To repair or replace? This question comes up frequently when weighing repair options for cars. It can also apply to electronics, yard equipment, appliances, furniture and other items. While buying a new version of a worn product may be the easiest solution, it isn’t always the best for the environment.

Why should someone consider repairing? It reduces the amount of trash going to a landfill and can cut down on chemicals emitted from e-waste. Plus, it can end up saving money, time and even effort in the long run!

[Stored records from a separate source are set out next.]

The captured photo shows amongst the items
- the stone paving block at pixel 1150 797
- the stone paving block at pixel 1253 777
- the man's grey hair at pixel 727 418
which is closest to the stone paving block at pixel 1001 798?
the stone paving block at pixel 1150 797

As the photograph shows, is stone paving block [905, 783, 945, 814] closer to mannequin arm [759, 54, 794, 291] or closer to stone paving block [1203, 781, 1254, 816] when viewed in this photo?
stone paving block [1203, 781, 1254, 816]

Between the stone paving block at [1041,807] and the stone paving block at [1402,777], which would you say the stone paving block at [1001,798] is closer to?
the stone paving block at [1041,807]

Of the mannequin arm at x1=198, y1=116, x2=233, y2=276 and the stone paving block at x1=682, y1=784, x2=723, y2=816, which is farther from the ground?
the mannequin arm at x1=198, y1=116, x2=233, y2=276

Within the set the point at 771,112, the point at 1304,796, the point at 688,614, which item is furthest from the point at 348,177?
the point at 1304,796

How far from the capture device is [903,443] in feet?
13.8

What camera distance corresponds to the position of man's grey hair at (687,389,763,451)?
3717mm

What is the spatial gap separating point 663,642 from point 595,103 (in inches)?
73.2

Here are some things to consider when weighing your options on repairing versus replacing:

  • Check your warranty. The product may still be covered and free to fix.
  • Run the numbers by using the 50% rule. If a repair is estimated to cost 50% or less than the amount you paid (or current retail price), repair it. If it will cost more than 50%, replace it.
  • Take into account the life span of the item. Refrigerators should last 15-19 years, whereas a dishwasher lasts about 10-11 years.
  • Will the item appreciate? Some items gain value over time, like certain cars, so it may be worthwhile to hang onto those items.
  • Consider the cost of delivery and removal and/or installation of large items.
  • Research the repair options because each requires a different level of expertise and standards, but also come with a separate set of costs. Will the item require factory service, an authorized service provider orĀ  an independent service provider?
  • Old electronics use more electricity than newer, more efficient models. It may be worth the cost to replace an appliance if energy use decreases.
  • Do your research when making purchasing decisions. Publications like Consumer Reports test products for you and make recommendations on the best brands for most product lines.
  • If you must replace, research rebates for replacing old appliances like a tax credit for new windows.